-- Opening Marker --

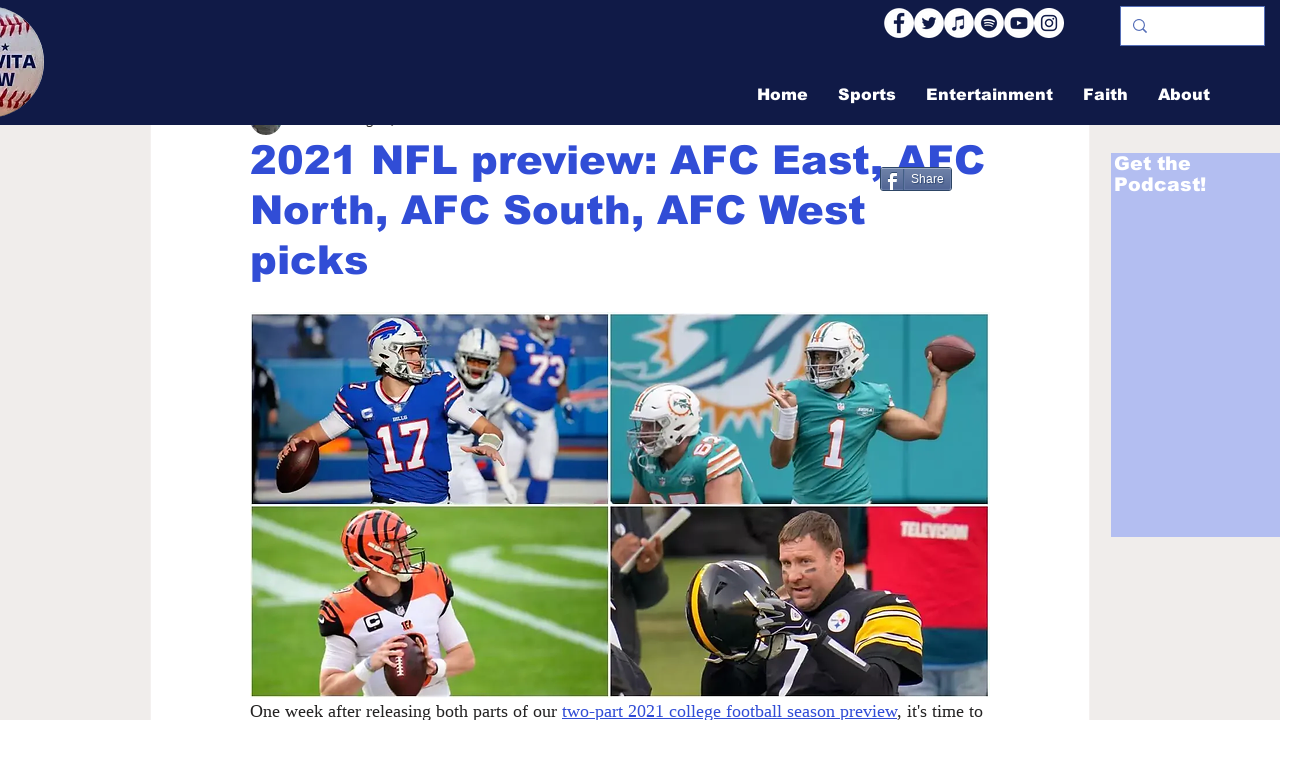

--- FILE ---
content_type: text/html; charset=utf-8
request_url: https://www.google.com/recaptcha/api2/aframe
body_size: 267
content:
<!DOCTYPE HTML><html><head><meta http-equiv="content-type" content="text/html; charset=UTF-8"></head><body><script nonce="Yl5Ek6ElDqyZ1QgN2Igngg">/** Anti-fraud and anti-abuse applications only. See google.com/recaptcha */ try{var clients={'sodar':'https://pagead2.googlesyndication.com/pagead/sodar?'};window.addEventListener("message",function(a){try{if(a.source===window.parent){var b=JSON.parse(a.data);var c=clients[b['id']];if(c){var d=document.createElement('img');d.src=c+b['params']+'&rc='+(localStorage.getItem("rc::a")?sessionStorage.getItem("rc::b"):"");window.document.body.appendChild(d);sessionStorage.setItem("rc::e",parseInt(sessionStorage.getItem("rc::e")||0)+1);localStorage.setItem("rc::h",'1767748825729');}}}catch(b){}});window.parent.postMessage("_grecaptcha_ready", "*");}catch(b){}</script></body></html>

-- Closing Marker --

[What needs to be done]:
In the copy, omit the pictures and give every line of the data exactly.

[Output of the exercise]:
--- FILE ---
content_type: text/html; charset=utf-8
request_url: https://www.google.com/recaptcha/api2/aframe
body_size: 267
content:
<!DOCTYPE HTML><html><head><meta http-equiv="content-type" content="text/html; charset=UTF-8"></head><body><script nonce="Yl5Ek6ElDqyZ1QgN2Igngg">/** Anti-fraud and anti-abuse applications only. See google.com/recaptcha */ try{var clients={'sodar':'https://pagead2.googlesyndication.com/pagead/sodar?'};window.addEventListener("message",function(a){try{if(a.source===window.parent){var b=JSON.parse(a.data);var c=clients[b['id']];if(c){var d=document.createElement('img');d.src=c+b['params']+'&rc='+(localStorage.getItem("rc::a")?sessionStorage.getItem("rc::b"):"");window.document.body.appendChild(d);sessionStorage.setItem("rc::e",parseInt(sessionStorage.getItem("rc::e")||0)+1);localStorage.setItem("rc::h",'1767748825729');}}}catch(b){}});window.parent.postMessage("_grecaptcha_ready", "*");}catch(b){}</script></body></html>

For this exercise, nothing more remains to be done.